The network looks as follows:
class Model(nn.Module):
def __init__(self,input_size=32, hidden_size=64,n_classes=10):
""" Define our model """
super(Model, self).__init__()
self.conv1 = nn.Conv2d(1,input_size, kernel_size=(3,3),stride=(1,1),padding=1)
self.relu1 = nn.ReLU()
self.maxp1 = nn.MaxPool2d(kernel_size=(2,2))
self.conv2 = nn.Conv2d(input_size,hidden_size,kernel_size=(3,3),padding=1)
self.relu2 = nn.ReLU()
self.maxp2 = nn.MaxPool2d(kernel_size=(2,2))
self.conv3 = nn.Conv2d(hidden_size,128,kernel_size=3,padding=1)
self.maxp3 = nn.MaxPool2d(kernel_size=(2,2))
self.l1 = nn.Linear(128 * 15 * 40,640)
self.relul = nn.ReLU()
self.l2 = nn.Linear(640,128)
self.l3 = nn.Linear(128,n_classes)
self.soft = nn.Softmax(1)
def forward(self, x):
""" The forward pass of our model """
x = self.conv1(x)
x = self.relu1(x)
x = self.maxp1(x)
x = self.conv2(x)
x = self.relu2(x)
x = self.maxp2(x)
x = self.conv3(x)
x = self.maxp3(x)
x = x.view(x.size(0),-1)
x = self.l1(x)
x = self.l2(x)
x = self.l3(x)
x = self.soft(x)
return x
The training function is a “standard procedure”
def train_model(model,train_data,valid_data,learning_rate,num_epochs,optimizer,criterion):
""" Training procedure of the model together with accuracy and loss for both data sets """
train_loss = np.zeros(num_epochs)
valid_loss = np.zeros(num_epochs)
train_accuracy = np.zeros(num_epochs)
valid_accuracy = np.zeros(num_epochs)
"""begin training"""
for epoch in range(num_epochs):
model.train()
train_losses = []
train_correct= 0
total_items = 0
valid_losses = []
valid_correct = 0
for images,labels in train_data:
images = images.float()
labels = labels.long()
optimizer.zero_grad()
"""add to GPU hopefully"""
images = images.to(device)
labels = labels.to(device)
"""Forward pass"""
outputs = model.forward(images)
loss = criterion(outputs,labels)
"""Backward pass"""
loss.backward()
optimizer.step()
"""staticstics"""
train_losses.append(loss.item())
_, predicted = torch.max(outputs.data,1)
train_correct += (predicted == labels).sum().item()
total_items += labels.size(0)
train_loss[epoch] = np.mean(train_losses)

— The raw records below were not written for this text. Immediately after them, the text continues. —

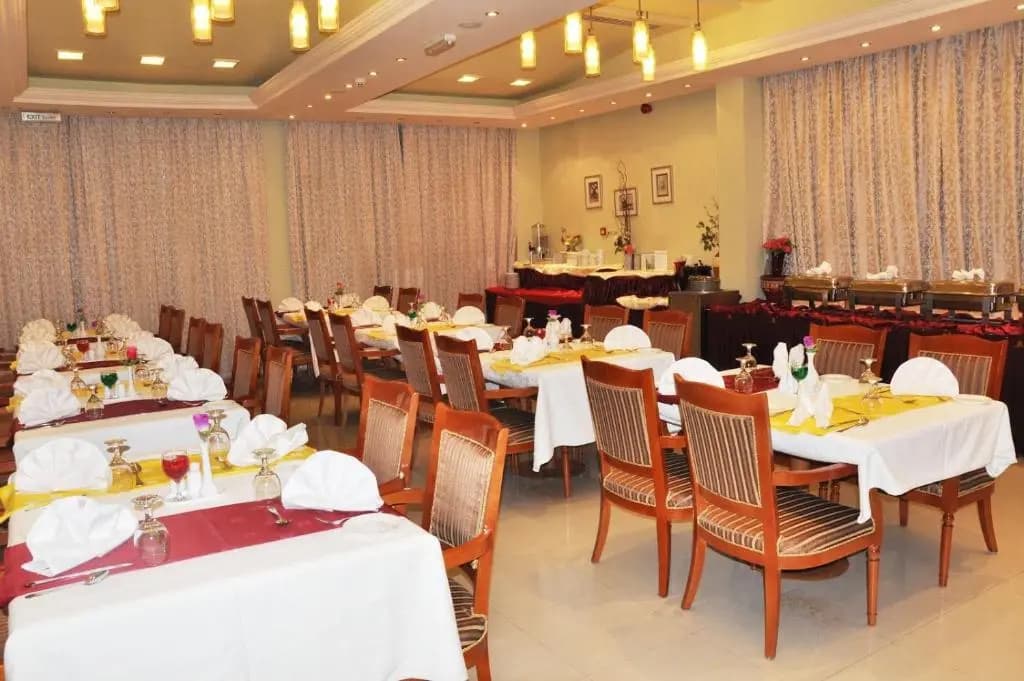 Safeer Plaza Hotel Apartments - photo 18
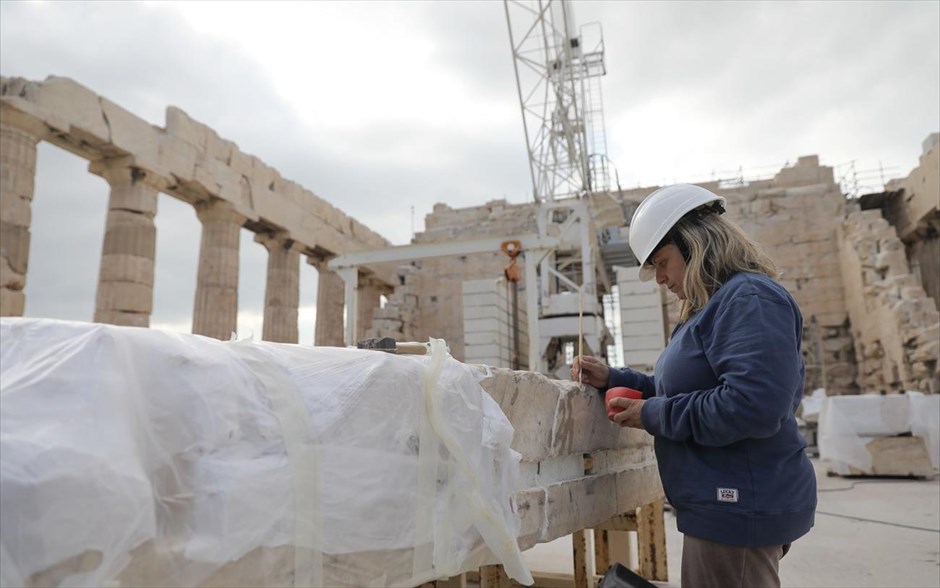 Εργασίες συντήρησης και αποκατάστασης του ναού του Παρθενώνα - Ακρόπολη. 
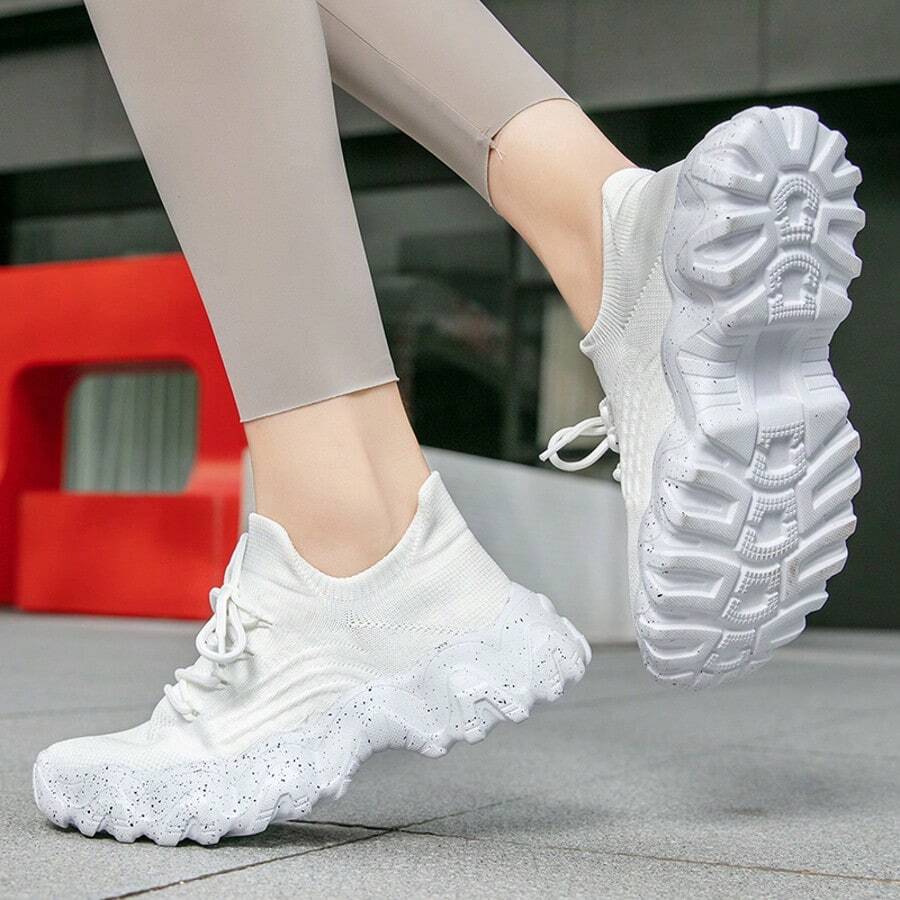 2025 Spring/Summer Fashionable Women Mesh Soft Bottom Casual Couples Versatile Lightweight Cushioned Running Sneakers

train_accuracy[epoch] = (1 * train_correct/total_items)
with torch.no_grad():
correct_val = 0
total_val = 0
for images,labels in valid_data:
images = images.float()
labels = labels.long()
images = images.to(device)
labels = labels.to(device)
outputs = model.forward(images)
loss = criterion(outputs, labels)
valid_losses.append(loss.item())
_, predicted = torch.max(outputs.data, 1)

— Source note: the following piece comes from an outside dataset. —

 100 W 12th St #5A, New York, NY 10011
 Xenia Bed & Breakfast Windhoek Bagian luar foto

correct_val += (predicted == labels).sum().item()
total_val += labels.size(0)
valid_loss[epoch] = np.mean(valid_losses)
valid_accuracy[epoch] = (1 * correct_val/total_val)
print("Epoch: [{},{}], train accuracy: {:.4f}, valid accuracy: {:.4f}, train loss: {:.4f}, valid loss: {:.4f}"
.format(num_epochs,epoch+1,train_accuracy[epoch],valid_accuracy[epoch],train_loss[epoch],valid_accuracy[epoch]))
return model, train_accuracy, train_loss, valid_accuracy, valid_loss
This is how I call the train function:
network = Model()
network = network.to(device)
optimizer = torch.optim.SGD(network.parameters(),lr=0.01,momentum=0.9)
criterion = nn.CrossEntropyLoss()
model, train_accuracy, train_loss, valid_accuracy, valid_loss = train_model(model=network,train_data=train,valid_data=valid,learning_rate=0.001,num_epochs=100,optimizer=optimizer,criterion=criterion)
print("Ready")
I tried tweaking the model parameters such as learning rate but no matter what I do the accuracy and loss stays the same. Please help me, I dont know what is going wrong.